» WHAT YOU ARE ASKED TO DO
Rewrite the rows below, changing every "farthest" to "most distant" and leaving everything else as it is.

** Start LISTED ENTRIES **

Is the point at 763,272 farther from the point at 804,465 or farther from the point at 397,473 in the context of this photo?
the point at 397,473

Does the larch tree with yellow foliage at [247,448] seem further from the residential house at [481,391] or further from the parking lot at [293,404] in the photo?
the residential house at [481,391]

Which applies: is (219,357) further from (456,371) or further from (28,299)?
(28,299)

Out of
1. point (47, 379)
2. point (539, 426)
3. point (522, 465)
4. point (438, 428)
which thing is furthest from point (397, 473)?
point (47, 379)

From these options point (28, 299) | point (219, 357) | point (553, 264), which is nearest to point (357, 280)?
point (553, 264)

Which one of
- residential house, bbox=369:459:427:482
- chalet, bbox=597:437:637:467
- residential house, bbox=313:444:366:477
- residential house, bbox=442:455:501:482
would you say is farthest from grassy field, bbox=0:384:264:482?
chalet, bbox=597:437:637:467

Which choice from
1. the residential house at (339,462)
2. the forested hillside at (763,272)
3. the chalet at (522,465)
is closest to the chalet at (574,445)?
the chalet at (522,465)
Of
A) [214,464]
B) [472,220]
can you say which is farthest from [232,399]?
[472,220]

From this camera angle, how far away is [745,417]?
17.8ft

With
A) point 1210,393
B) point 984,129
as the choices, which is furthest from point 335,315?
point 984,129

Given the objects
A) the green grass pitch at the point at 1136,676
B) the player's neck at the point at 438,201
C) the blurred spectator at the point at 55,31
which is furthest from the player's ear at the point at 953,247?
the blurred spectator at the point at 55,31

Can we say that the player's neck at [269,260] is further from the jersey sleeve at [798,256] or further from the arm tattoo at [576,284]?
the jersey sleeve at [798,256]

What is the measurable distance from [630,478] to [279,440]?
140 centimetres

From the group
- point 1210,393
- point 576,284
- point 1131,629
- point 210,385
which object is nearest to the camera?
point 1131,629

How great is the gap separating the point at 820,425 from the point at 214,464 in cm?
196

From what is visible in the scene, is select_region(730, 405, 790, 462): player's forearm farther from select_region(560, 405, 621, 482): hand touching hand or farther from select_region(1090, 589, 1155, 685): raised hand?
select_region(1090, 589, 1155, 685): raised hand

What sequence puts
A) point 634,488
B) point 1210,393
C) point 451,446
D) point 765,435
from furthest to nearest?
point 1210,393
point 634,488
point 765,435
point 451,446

** End LISTED ENTRIES **

» OUTPUT FOR THIS EXERCISE
Is the point at 763,272 farther from the point at 804,465 or farther from the point at 397,473 in the context of this photo?
the point at 397,473

Does the larch tree with yellow foliage at [247,448] seem further from the residential house at [481,391] or further from the parking lot at [293,404] in the photo?
the residential house at [481,391]

Which applies: is (219,357) further from (456,371) or further from (28,299)?
(28,299)

Out of
1. point (47, 379)
2. point (539, 426)
3. point (522, 465)
4. point (438, 428)
which thing is furthest from point (397, 473)?
point (47, 379)

From these options point (28, 299) | point (219, 357) | point (553, 264), which is nearest to point (357, 280)?
point (553, 264)

Which one of
- residential house, bbox=369:459:427:482
- chalet, bbox=597:437:637:467
- residential house, bbox=313:444:366:477
- residential house, bbox=442:455:501:482
would you say is most distant from grassy field, bbox=0:384:264:482?
chalet, bbox=597:437:637:467

Which choice from
1. the residential house at (339,462)
2. the forested hillside at (763,272)
3. the chalet at (522,465)
is closest to the chalet at (574,445)?
the chalet at (522,465)
Of
A) [214,464]
B) [472,220]
can you say which is most distant from [232,399]?
[472,220]

From this camera angle, how far away is [745,417]?
17.8ft

With
A) point 1210,393
B) point 984,129
as the choices, which is furthest from point 335,315?
point 984,129

Given the objects
A) the green grass pitch at the point at 1136,676
B) the player's neck at the point at 438,201
C) the blurred spectator at the point at 55,31
which is furthest from the player's ear at the point at 953,247?
the blurred spectator at the point at 55,31

Can we say that the player's neck at [269,260] is further from the jersey sleeve at [798,256] or further from the arm tattoo at [576,284]?
the jersey sleeve at [798,256]

What is the measurable distance from [630,478] to [279,440]?
140 centimetres

From the group
- point 1210,393
- point 576,284
- point 1131,629
- point 210,385
which object is nearest to the camera?
point 1131,629

How great is the gap separating the point at 820,425 from the point at 214,464 in cm?
196

From what is visible in the scene, is select_region(730, 405, 790, 462): player's forearm farther from select_region(560, 405, 621, 482): hand touching hand or farther from select_region(1090, 589, 1155, 685): raised hand?
select_region(1090, 589, 1155, 685): raised hand

What sequence puts
A) point 634,488
B) point 1210,393
C) point 451,446
D) point 765,435
from furthest to nearest?
point 1210,393
point 634,488
point 765,435
point 451,446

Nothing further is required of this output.